A diagonal arrow through a symbol generally refers to some aspect of that element being adjustable (usually but not always by a mechanical knob or slider). You can see this in the symbols for a variable capacitor, variable inductor, rheostat (variable resistor), and sometimes you even see it on voltage and current source symbols to represent a variable source.

Since this is an arrow through a buffer, I would assume it refers to a buffer with some aspect of it being variable. Unlike all the other examples given above, though, a buffer doesn't usually have any values specified on the schematic that one might vary--so the arrow must refer to one of the parameters that isn't usually specified, and the only one of those that I can think of that would make any sense in context is the propagation delay. So I'd guess, purely on the symbol, that this refers to a variable delay.
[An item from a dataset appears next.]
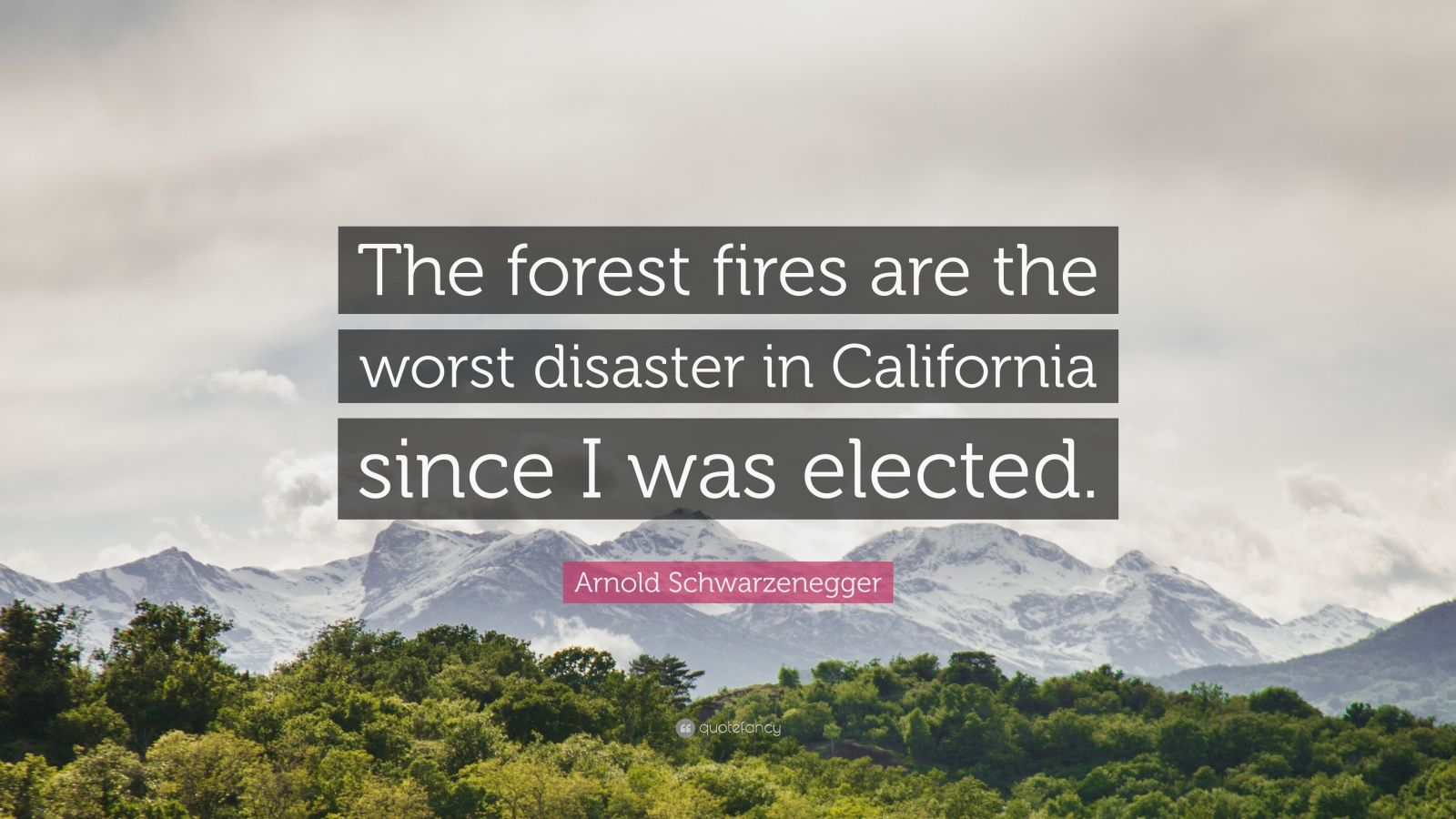 "Arnold Schwarzenegger Quote: ""The forest fires are the worst disaster in California since I was elected."""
Looking at the diagram given, it does appear to have the function of delaying a signal, since A' is shown to be a delayed and inverted version of A, and A' is just A after an inverter and the mystery block. It seems they're using it to create an edge detector (which they call a "pulse-shrinking circuit") consisting of an inverter, the variable delay block, and an and gate, which they then feed two copies of into another and gate to create a coincidence detector.

Note that the fact that it's a variable delay is something I have no evidence of other than the arrow on the symbol. So I could be wrong. Something about that delay block is adjustable, though.


I haven't seen that symbol before, but from the text, it apparently represents their "pulse shrinking circuit" - I would use a monostable multivibrator ("one-shot") to implement that function.